ICU analyzer

The icu_analyzer uses the International Components for Unicode (ICU) library to provide advanced text analysis for multilingual content. Available through the analysis-icu plugin, this analyzer excels at processing languages with complex writing systems, including Chinese, Japanese, Korean, Thai, Arabic, and Hebrew.

Unlike the standard analyzer, the icu_analyzer applies Unicode-aware text segmentation that recognizes word boundaries in languages that don’t use spaces as delimiters. The analyzer combines ICU tokenization with character normalization and case folding to produce consistent, searchable tokens across diverse language families.

Installing the ICU plugin

Before using the icu_analyzer, you must install the analysis-icu plugin:

sudo bin/opensearch-plugin install analysis-icu

After installation, restart your OpenSearch cluster for the plugin to take effect.

For more information about installing plugins, see Installing plugins.

ICU plugin components

The analysis-icu plugin provides several components that can be used independently or combined in custom analyzers. The built-in icu_analyzer uses a combination of these components.

Tokenizer

icu_tokenizer: Tokenizes text using ICU Unicode text segmentation rules. More accurate than the standard tokenizer for languages without spaces between words.

Character filters

icu_normalizer: Normalizes characters to their canonical Unicode forms. Can be configured with different normalization modes (NFC, NFD, NFKC, NFKD).

Token filters

icu_normalizer: Normalizes tokens to canonical Unicode forms (same as character filter but operates on tokens).
icu_folding: Performs Unicode normalization and case folding, including removal of diacritics. More comprehensive than the asciifolding filter.
icu_transform: Applies ICU transforms for transliteration, such as converting between scripts (for example, Cyrillic to Latin).

Field types

icu_collation_keyword: Provides language-specific collation for sorting and range queries.

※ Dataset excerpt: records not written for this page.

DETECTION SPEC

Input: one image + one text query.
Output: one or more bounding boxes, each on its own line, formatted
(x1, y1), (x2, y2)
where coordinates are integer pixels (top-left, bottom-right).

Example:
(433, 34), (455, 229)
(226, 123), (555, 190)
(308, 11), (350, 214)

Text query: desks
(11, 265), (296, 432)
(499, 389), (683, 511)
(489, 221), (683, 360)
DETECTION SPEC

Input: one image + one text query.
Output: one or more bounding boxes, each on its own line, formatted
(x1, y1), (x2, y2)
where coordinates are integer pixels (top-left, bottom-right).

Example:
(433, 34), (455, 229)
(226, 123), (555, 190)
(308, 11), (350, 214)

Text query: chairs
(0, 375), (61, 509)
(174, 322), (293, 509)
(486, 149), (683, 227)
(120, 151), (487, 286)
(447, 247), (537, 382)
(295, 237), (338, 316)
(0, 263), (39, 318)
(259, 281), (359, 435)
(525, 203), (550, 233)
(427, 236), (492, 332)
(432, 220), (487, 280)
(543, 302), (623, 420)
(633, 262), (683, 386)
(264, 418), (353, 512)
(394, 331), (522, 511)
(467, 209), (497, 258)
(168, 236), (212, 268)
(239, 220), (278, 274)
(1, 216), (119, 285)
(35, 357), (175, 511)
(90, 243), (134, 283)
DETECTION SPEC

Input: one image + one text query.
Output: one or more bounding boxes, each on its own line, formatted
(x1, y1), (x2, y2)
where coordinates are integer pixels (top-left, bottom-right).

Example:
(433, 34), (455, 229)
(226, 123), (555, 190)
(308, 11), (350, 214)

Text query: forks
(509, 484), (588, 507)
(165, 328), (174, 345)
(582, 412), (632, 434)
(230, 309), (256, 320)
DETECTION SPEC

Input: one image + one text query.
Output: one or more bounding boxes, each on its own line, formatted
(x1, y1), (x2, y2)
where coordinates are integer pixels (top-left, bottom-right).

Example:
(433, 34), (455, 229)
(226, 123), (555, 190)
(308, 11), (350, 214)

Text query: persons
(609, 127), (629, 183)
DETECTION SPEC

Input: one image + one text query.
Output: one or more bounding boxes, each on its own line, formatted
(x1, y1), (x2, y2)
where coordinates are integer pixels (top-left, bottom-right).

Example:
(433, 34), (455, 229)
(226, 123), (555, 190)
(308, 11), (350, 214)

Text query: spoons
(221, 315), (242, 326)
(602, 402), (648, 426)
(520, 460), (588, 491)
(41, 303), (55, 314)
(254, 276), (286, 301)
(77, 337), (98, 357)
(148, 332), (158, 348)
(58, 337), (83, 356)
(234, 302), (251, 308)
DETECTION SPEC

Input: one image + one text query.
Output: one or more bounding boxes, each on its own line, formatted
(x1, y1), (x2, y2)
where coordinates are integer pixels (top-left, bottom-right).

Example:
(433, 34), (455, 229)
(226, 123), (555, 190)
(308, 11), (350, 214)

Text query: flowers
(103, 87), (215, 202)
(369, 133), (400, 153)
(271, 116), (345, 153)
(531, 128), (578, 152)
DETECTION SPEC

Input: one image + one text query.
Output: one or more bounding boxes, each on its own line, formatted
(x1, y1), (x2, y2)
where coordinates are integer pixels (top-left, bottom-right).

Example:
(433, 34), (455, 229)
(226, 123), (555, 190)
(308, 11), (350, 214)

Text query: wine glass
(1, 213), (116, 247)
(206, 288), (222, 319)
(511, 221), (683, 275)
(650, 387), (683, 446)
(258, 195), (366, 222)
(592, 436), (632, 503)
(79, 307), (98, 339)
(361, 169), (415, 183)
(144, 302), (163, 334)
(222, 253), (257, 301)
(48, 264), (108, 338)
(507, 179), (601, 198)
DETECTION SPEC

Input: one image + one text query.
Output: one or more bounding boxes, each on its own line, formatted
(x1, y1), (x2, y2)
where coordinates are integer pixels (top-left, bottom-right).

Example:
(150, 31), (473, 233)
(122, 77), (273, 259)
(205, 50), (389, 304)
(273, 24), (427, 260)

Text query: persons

How the ICU analyzer works

The icu_analyzer applies a sequence of transformations to input text:

Tokenization: Breaks text into tokens using ICU’s Unicode text segmentation algorithm. This approach identifies word boundaries accurately in languages like Chinese, Japanese, Korean, and Thai, where spaces don’t separate words.
Normalization: Converts characters to canonical Unicode forms, resolving variations in how diacritics, ligatures, and composite characters are represented.
Case folding: Applies comprehensive case transformations that handle language-specific rules, such as the Turkish İ/i distinction, more effectively than basic lowercasing.
Character filtering: Standardizes equivalent Unicode representations and removes non-textual elements from the token stream.

When to use the ICU analyzer

Consider using the icu_analyzer for the following use cases:

CJK content: Chinese, Japanese, and Korean text benefits from ICU’s word segmentation capabilities, which identify natural word boundaries more accurately than bigram approaches.
Southeast Asian languages: Thai, Khmer, Lao, and similar languages that require dictionary-based or rule-based word boundary detection.
Right-to-left scripts: Arabic, Hebrew, and other RTL writing systems where proper character normalization is essential.
Diacritical marks: Content with accented characters, umlauts, or other diacritics that need consistent normalization.
Multilingual applications: Search indexes containing multiple languages that require uniform text processing.
Unicode-heavy content: Documents with special Unicode characters, ligatures, or combining marks.

The icu_analyzer provides superior word boundary detection for CJK text compared to the cjk analyzer’s bigram tokenization method.

Comparison with other analyzers

The following table compares the ICU analyzer with other analyzers.

Analyzer	Best for	Tokenization method
`standard`	General-purpose, European languages	Unicode text segmentation (space-based)
`cjk`	Chinese, Japanese, Korean	Bigram tokenization (overlapping 2-character sequences)
`icu_analyzer`	Multilingual, complex scripts, CJK	ICU Unicode text segmentation (language-aware)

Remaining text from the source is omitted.